**Testo da leggere**:
···

L’Enfant prodige del golf italiano

L’Enfant prodige del golf italiano, che in pochi anni ha entusiasmato il mondo intero con quel suo viso fresco, con quell’educazione e pacatezza di un grande campione e la naturalezza di un giocatore navigato e ha infranto ogni record vincendo quattro importanti tornei dell’European Tour, si chiama Matteo Manassero. Un ragazzo solare e genuino che nell’ultimo periodo ha dovuto fare i conti con se stesso perché, diciamolo, è difficile gestire la situazione quando un atleta nasce “predestinato”. Matteo vince da subito, vince tutto, il mondo è ai suoi piedi. È comprensibile quindi che ogni minima caduta, se mal gestita, diventi un abisso. Ma non è il caso del giovane veronese che con grande umiltà si è rimesso a lavorare ricostruendo, mattone dopo mattone, quel castello che, siamo certi, tornerà a risplendere più maestoso che mai.

···

**Istruzioni**:
Trascrivi integralmente il testo su Matteo Manassero, senza alcuna modifica. Le righe provengono da una fonte diversa dal testo.

**Dati forniti**:
···

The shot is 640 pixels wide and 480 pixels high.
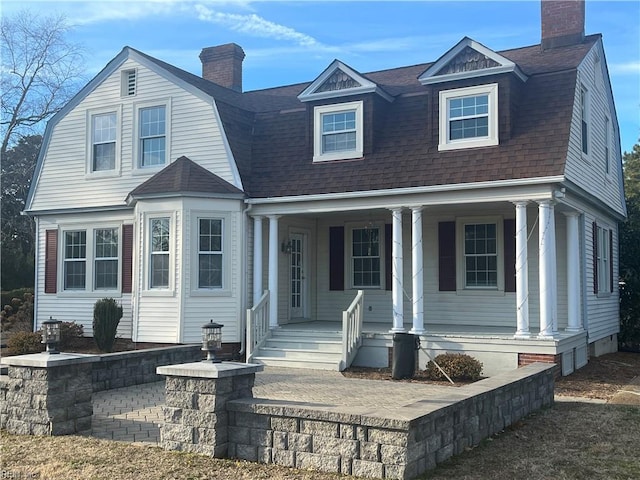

···

**Risposta completa**:
L’Enfant prodige del golf italiano

L’Enfant prodige del golf italiano, che in pochi anni ha entusiasmato il mondo intero con quel suo viso fresco, con quell’educazione e pacatezza di un grande campione e la naturalezza di un giocatore navigato e ha infranto ogni record vincendo quattro importanti tornei dell’European Tour, si chiama Matteo Manassero. Un ragazzo solare e genuino che nell’ultimo periodo ha dovuto fare i conti con se stesso perché, diciamolo, è difficile gestire la situazione quando un atleta nasce “predestinato”. Matteo vince da subito, vince tutto, il mondo è ai suoi piedi. È comprensibile quindi che ogni minima caduta, se mal gestita, diventi un abisso. Ma non è il caso del giovane veronese che con grande umiltà si è rimesso a lavorare ricostruendo, mattone dopo mattone, quel castello che, siamo certi, tornerà a risplendere più maestoso che mai.